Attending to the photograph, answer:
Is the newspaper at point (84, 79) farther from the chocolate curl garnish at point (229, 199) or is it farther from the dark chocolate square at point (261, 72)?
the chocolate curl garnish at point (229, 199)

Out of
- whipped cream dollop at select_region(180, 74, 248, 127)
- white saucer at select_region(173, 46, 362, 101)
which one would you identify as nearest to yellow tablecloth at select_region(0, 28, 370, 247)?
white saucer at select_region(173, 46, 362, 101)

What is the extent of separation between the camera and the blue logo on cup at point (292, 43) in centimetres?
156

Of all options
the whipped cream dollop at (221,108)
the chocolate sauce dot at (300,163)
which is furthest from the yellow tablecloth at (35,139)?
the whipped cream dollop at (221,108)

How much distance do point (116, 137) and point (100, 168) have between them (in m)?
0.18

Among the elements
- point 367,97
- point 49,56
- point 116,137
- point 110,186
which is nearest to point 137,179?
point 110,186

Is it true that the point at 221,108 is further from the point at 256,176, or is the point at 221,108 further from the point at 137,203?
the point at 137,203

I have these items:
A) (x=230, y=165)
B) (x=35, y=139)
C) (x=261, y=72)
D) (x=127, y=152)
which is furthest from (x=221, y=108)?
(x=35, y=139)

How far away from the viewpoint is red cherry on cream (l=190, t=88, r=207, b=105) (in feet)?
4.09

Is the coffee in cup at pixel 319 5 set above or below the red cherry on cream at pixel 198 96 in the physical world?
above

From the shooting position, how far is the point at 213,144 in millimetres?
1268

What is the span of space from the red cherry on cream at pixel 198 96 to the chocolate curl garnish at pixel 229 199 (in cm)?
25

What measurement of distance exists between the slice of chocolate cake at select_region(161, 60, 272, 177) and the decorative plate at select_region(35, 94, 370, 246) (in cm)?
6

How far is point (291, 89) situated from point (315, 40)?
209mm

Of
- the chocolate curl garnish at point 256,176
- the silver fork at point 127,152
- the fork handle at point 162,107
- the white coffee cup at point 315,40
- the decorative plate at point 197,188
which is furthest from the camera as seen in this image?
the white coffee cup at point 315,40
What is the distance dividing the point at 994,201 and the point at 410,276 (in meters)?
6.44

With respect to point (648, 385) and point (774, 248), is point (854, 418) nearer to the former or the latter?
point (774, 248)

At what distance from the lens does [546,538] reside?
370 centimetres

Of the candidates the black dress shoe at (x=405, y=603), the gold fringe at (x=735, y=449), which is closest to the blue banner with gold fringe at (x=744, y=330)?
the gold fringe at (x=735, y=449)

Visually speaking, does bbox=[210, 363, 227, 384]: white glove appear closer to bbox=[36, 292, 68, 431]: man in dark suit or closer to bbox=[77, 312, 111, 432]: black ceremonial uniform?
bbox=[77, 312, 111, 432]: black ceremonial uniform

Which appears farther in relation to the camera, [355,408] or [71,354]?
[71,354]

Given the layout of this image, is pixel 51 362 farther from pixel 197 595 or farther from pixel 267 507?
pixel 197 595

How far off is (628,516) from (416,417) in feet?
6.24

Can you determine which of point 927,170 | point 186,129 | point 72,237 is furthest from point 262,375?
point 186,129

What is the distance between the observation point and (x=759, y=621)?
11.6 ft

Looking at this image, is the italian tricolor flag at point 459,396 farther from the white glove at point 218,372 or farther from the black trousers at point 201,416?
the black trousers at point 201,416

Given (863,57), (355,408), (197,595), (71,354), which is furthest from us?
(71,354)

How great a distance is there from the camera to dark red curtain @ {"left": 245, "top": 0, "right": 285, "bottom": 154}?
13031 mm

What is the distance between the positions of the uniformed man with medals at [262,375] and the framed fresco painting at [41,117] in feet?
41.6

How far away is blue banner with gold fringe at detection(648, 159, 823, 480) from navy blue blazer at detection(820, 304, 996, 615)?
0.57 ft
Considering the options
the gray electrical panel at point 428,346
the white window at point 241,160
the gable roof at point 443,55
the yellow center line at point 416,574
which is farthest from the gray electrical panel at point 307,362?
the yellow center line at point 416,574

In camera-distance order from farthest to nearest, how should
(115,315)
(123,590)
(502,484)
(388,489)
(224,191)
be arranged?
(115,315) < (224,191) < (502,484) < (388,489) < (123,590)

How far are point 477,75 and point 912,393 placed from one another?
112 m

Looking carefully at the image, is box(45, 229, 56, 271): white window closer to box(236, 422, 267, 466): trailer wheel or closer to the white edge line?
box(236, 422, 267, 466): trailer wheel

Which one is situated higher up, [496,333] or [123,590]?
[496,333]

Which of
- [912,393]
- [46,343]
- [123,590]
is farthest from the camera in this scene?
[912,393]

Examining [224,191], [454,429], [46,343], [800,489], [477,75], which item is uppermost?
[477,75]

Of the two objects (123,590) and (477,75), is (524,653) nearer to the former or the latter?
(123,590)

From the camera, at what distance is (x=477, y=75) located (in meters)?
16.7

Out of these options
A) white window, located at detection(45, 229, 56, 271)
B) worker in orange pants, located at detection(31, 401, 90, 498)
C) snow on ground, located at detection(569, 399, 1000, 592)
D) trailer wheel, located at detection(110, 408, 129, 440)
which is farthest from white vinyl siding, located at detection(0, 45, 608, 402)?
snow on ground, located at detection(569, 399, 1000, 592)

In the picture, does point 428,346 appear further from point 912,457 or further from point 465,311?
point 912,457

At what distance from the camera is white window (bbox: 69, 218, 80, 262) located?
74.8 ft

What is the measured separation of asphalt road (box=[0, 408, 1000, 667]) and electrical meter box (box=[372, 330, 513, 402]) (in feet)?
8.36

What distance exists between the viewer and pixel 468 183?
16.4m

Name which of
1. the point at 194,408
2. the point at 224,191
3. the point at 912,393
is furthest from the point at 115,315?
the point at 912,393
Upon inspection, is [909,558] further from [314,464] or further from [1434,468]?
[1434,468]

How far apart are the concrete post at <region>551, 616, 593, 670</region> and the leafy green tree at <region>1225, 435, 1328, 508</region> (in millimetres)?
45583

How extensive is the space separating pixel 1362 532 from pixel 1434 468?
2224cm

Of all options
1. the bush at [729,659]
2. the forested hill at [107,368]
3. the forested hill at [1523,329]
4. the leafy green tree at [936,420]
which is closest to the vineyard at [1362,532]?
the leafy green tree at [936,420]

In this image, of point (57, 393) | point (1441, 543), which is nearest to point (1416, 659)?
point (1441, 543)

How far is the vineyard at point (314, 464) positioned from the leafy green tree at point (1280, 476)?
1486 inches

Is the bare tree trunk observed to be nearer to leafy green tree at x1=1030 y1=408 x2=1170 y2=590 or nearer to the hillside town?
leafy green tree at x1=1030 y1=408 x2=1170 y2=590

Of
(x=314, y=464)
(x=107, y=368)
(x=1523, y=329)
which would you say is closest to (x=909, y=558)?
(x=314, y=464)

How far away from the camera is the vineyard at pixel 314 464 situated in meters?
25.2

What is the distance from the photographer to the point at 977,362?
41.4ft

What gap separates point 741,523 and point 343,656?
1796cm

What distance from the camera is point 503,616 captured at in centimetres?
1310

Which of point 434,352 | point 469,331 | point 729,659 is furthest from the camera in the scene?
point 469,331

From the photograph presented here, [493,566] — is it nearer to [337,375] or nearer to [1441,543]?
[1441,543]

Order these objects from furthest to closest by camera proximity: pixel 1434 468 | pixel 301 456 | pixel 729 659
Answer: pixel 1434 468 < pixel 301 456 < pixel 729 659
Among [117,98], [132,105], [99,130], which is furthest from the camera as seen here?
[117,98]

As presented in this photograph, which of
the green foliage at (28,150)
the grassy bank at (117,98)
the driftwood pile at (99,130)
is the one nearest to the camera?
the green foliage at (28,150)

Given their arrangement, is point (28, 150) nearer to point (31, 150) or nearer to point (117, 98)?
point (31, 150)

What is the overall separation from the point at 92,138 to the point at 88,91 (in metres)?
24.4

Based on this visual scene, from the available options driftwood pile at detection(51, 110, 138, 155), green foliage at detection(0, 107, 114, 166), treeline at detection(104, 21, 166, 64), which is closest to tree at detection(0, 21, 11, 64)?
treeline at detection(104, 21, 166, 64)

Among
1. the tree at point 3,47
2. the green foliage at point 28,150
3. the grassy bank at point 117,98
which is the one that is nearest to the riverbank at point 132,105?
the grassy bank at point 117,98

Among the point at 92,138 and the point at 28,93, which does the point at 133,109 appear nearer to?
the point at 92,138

_WHAT YOU WILL DO_
Could you write out the items from the line containing "Given their arrangement, is" through the end of the items, swapping "driftwood pile" for "log pile" and leaving everything else unchanged?

_WRITTEN SOLUTION_
Given their arrangement, is point (28, 150) nearer to point (31, 150) or nearer to point (117, 98)?
point (31, 150)

What is the overall separation from the point at 92,138 to the point at 88,91 (in metres)?
24.4

Based on this visual scene, from the available options log pile at detection(51, 110, 138, 155), green foliage at detection(0, 107, 114, 166), treeline at detection(104, 21, 166, 64), which is closest to tree at detection(0, 21, 11, 64)?
treeline at detection(104, 21, 166, 64)

Among
1. the tree at point 3,47
2. the green foliage at point 28,150
3. the grassy bank at point 117,98
which is the one that is nearest to the riverbank at point 132,105?
the grassy bank at point 117,98

Among the point at 92,138 and the point at 28,93, which does the point at 133,109 appear nearer to?
the point at 92,138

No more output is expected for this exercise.